Chinese scientists are one step closer to a future large-scale quantum computer – after building the world’s largest quantum simulation machine based on the “trapped-ion” technique, praised by one academic journal reviewer as “a milestone to be recognised”.

The breakthrough was achieved under the leadership of Duan Luming, a quantum physicist renowned for his pioneering research, who returned to China in 2018 after 15 years of teaching in the United States.

Duan received his doctorate in 1998 from the University of Science and Technology of China, the country’s premier institute for quantum research, before joining the University of Michigan in the early 2000s.

Since his return, he has been a full-time professor at Tsinghua University’s Institute for Interdisciplinary Information Sciences.

Duan and his colleagues, along with several research groups at universities and hi-tech companies around the world, have been chasing the trapped-ion approach to qubits.

Quantum bits, or qubits, are the building blocks of quantum computers, just as “bits” are in regular computers.

However, qubits are extremely difficult to harness in a controlled and repeatable way because of what is called their hazy nature.

Regular bits can be described as switches that are either on or off. But because uncertainty and probability hold sway in quantum physics, qubits can be both on and off at the same time, and also exist in a variety of in-between states.

Ions, or charged atomic particles, can be trapped and suspended in free space using electromagnetic fields. The qubits are stored in stable electronic states of each ion, and quantum information can be transferred through the collective motion of the ions in a shared trap.

But scalability remains a key challenge for this system.

This is where the trapped-ion approach comes in, as it offers one of the most promising architectures for a scalable, universal quantum computer.

Researchers earlier achieved quantum simulations with up to 61 ions in a one-dimensional crystal. Ion crystals are solids made up of ions bound together in a regular “lattice” – the symmetrical three-dimensional structural arrangements of atoms, ions or molecules inside a solid.

But Duan and his team’s quantum simulator was able to achieve the stable trapping and cooling of a two-dimensional crystal of up to 512 ions, in a first for science.

The feat holds great significance for the future of quantum computing, given that scalability is a major hurdle.
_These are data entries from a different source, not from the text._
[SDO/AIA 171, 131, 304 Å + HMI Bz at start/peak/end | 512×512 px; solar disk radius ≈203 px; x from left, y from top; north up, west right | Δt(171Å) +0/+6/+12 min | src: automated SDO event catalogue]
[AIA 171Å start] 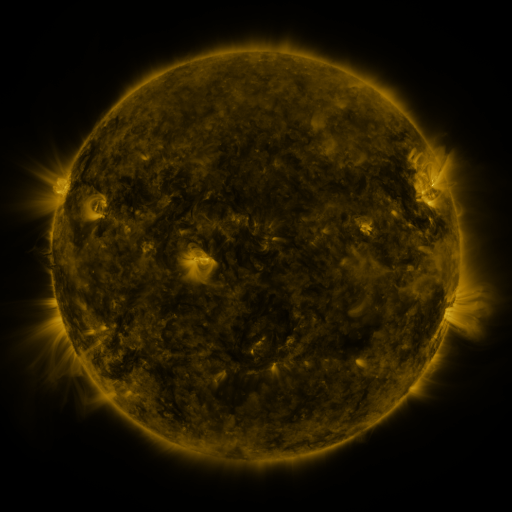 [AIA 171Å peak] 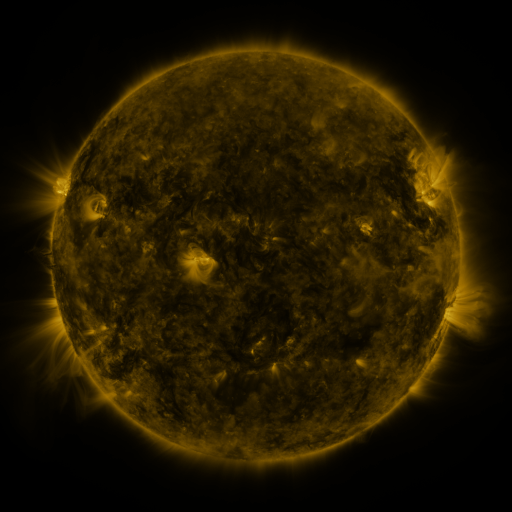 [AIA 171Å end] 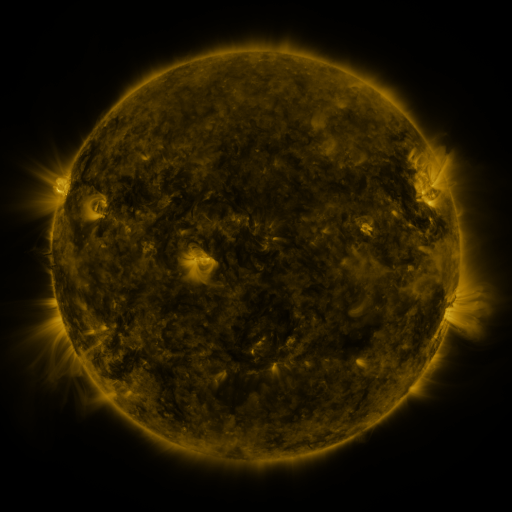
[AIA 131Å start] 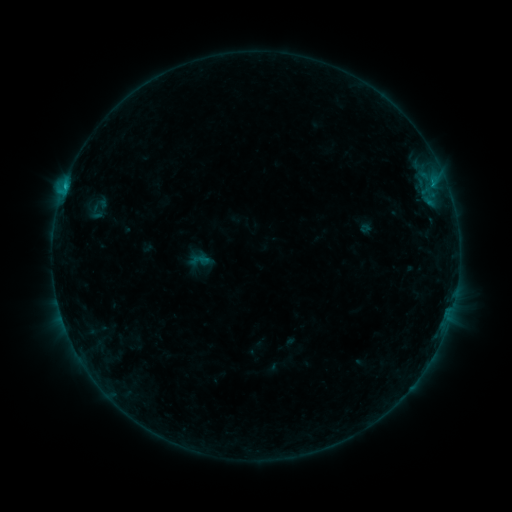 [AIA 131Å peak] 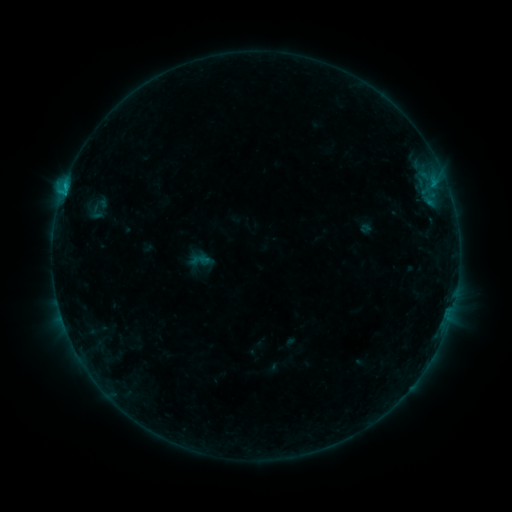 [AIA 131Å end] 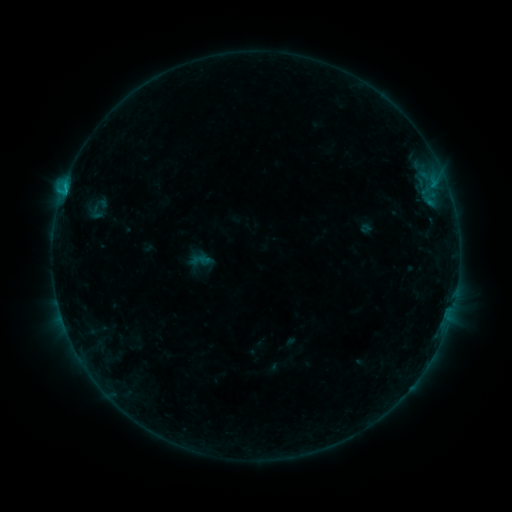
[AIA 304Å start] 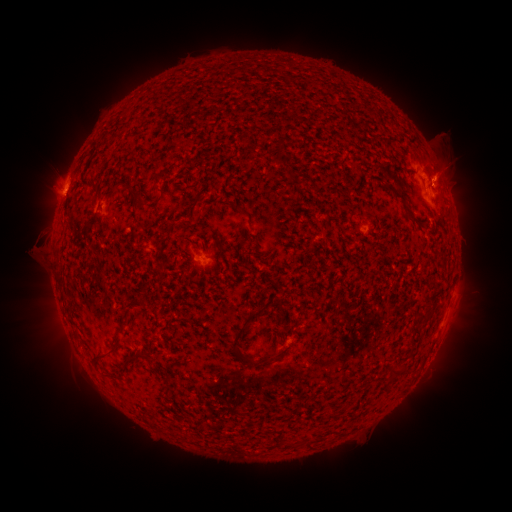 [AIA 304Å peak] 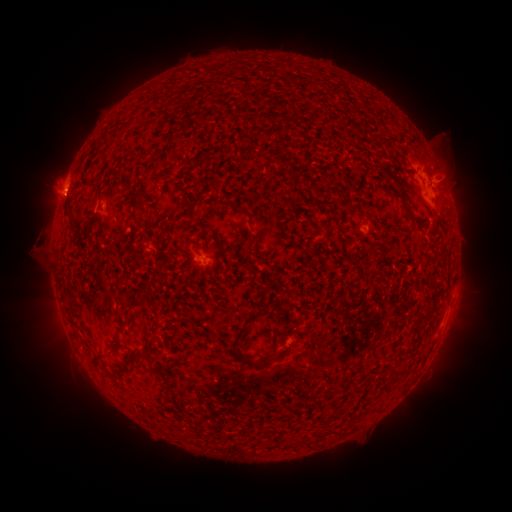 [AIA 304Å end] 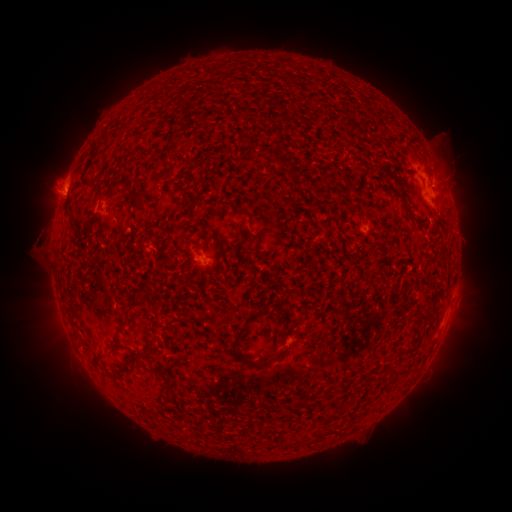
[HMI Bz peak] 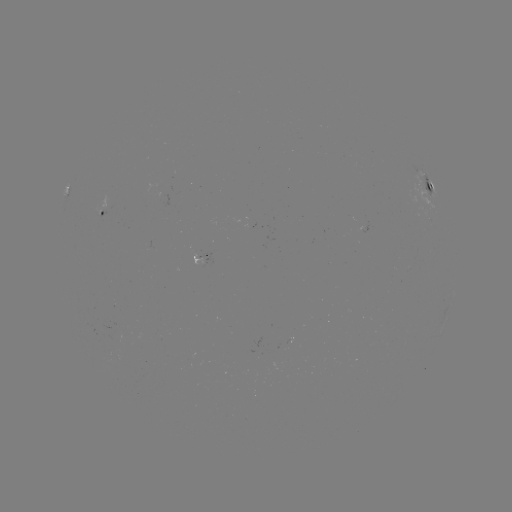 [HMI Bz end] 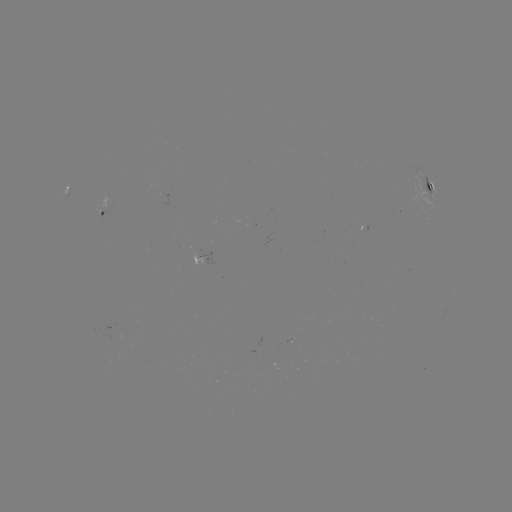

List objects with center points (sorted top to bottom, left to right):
eruption: (452, 174)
The team’s scaling up of the ions in a stable simulation system is seen as likely to pave the way to building more powerful quantum computers.

Experimental image of the two-dimensional crystal of 512 ions and typical single-qubit-resolved single-shot measurement outcomes for 300-ion qubits. Photo: Handout

The findings of their study were published on Wednesday in the peer-reviewed journal Nature.

This is “the largest quantum simulation or computation performed to date in a trapped-ion system”, commented one reviewer.

Quantum simulators are devices that actively use quantum effects to answer questions about model systems and, through them, real systems. They are increasingly popular tools in the world of quantum computing for their role in advancing scientific knowledge and developing technologies.

Duan and his team also managed to perform a quantum simulation calculation using 300-ion qubits. They found the computational complexity of 300-ion quantum bits working simultaneously to be astronomical, far exceeding the direct simulation capability of classical computers.